Dentre eles destacamos:

  • Código de Ética
  • Código de Conduta
  • Regulamento Interno
  • Background Check
  • Programa de Treinamento e Capacitação 
  • Canal de Denúncias

Com um programa de compliance bem implantado, há maior transparência e controle dos processos da cadeia produtiva, sejam eles internos e externos, resultando em melhora no clima organizacional, significativa redução dos custos operacionais e especialmente do passivo trabalhista – garantindo sua perenidade no meio empresarial.

1.3 Expansão

Absorvidos os impactos e sendo reestruturado o negócio, passa-se à fase de crescimento. Sim!

Embora seja verdade que muitos ficarão pelo caminho e que a mudança seja a única constante nesse contexto, é fato que uma grande parcela do mercado será absorvida por aqueles que estiverem mais preparados para o cenário pós-crise.

Em termos financeiros, a esfera trabalhista não deve ser vista unicamente como uma fonte de despesas, mas sim como um elemento onde a empresa pode se diferenciar e se tornar ainda mais competitiva.

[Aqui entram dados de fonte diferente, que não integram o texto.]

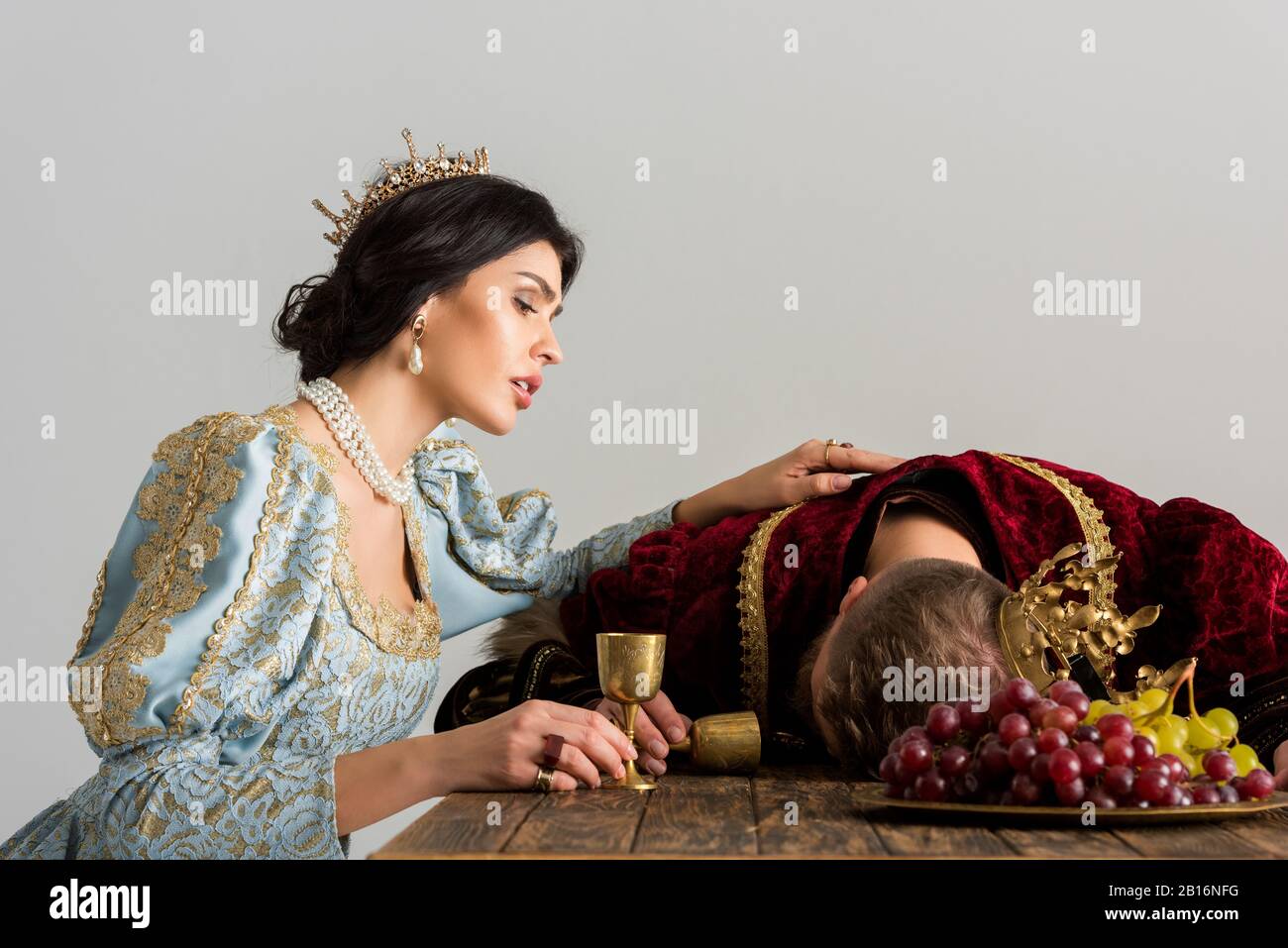 sad queen with crown looking at killed king isolated on grey Stock Photo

Hoje, mais do que nunca, se destaca aquele que obtiver o melhor resultado, fazendo mais com menos, encontrando o equilíbrio entre qualidade e quantidade. Como fazer isso? Engajando e capacitando sua equipe e otimizando as relações de trabalho.

Plano de Cargos e Salário

O Plano de Cargos e Salários traz equilíbrio e transparência na relação entre empresa e empregado, impactando nos resultados do negócio em virtude de seus benefícios:

– otimização de processos e procedimentos internos;

– política salarial e modelos estratégicos de remuneração baseados em competência;

– estímulo à capacitação pessoal e desenvolvimento profissional;

– mitigação do passivo trabalhista.

Contrato de Vesting

Contrato firmado entre empresa e empregado com previsão de aquisição de participação societária por este último – de forma fracionada e progressiva – mediante cumprimento de metas e/ou premissas estipuladas no instrumento. Comumente utilizada em startups. Tem como objetivo atrair e reter talentos, fazendo frente à concorrência de empresas de maior porte e capacidade financeira.

Novas Relações de Trabalho

Ainda hoje muitos empresários possuem resistência em aumentar seu corpo de colaboradores, seja simplesmente pelo aumento dos encargos e das despesas fixas, seja pelo receio de ser futuramente demandado em âmbito judicial.

Considerando que nem toda empresa possui um negócio altamente escalável, é comum a decisão pelo crescimento esbarrar na necessidade de novas contratações e ampliação do corpo técnico, de modo que muitas vezes esse custo coloca em xeque a ideia de expansão – fazendo com que o medo supere a vontade de crescer.

Contudo, existe uma série de alternativas para contornar esse dilema. A própria CLT apresenta algumas delas, como por exemplo:

– Contrato de Trabalho a Tempo Parcial;

– Contrato de Trabalho Intermitente;

– Contrato por Prazo Determinado.

Não se esgotam aqui as possibilidades. O que muitos não sabem é que a contratação via CLT não se trata da única hipótese disponível.

A depender do modelo de negócio, não é todo trabalho que possui a coexistência dos requisitos que ensejam a relação de emprego – exigindo um contrato nos moldes celetistas. 

Constatada essa realidade, abre-se a possibilidade de novas formas de contratação sem a incidência dos encargos trabalhistas – inclusive na atividade-fim – permitindo um alcance ilimitado de expansão:

– contratação de pessoa jurídica;

– terceirização; 

– diretor estatutário;

– parcerias com empresas e prestadores.

Naturalmente que, a fim de que seja observada a devida segurança jurídica, se impõe uma detalhada análise de cada empreendimento, mantendo as contratações em conformidade com as ferramentas citadas na fase de (re)estruturação, avaliando-se quais hipóteses efetivamente se adequam a essa realidade, sob pena de geração de passivo trabalhista.

DICAS

– Avalie o resultado das medidas de contenção e estruturação, observando quais delas podem (e devem) se inserir de forma permanente na cultura da empresa.

– Seja um líder – não um chefe. Engaje e capacite sua equipe, desenvolvendo as potencialidades de cada colaborador.

– Otimize os custos adequando as relações laborais a seu modelo de negócio.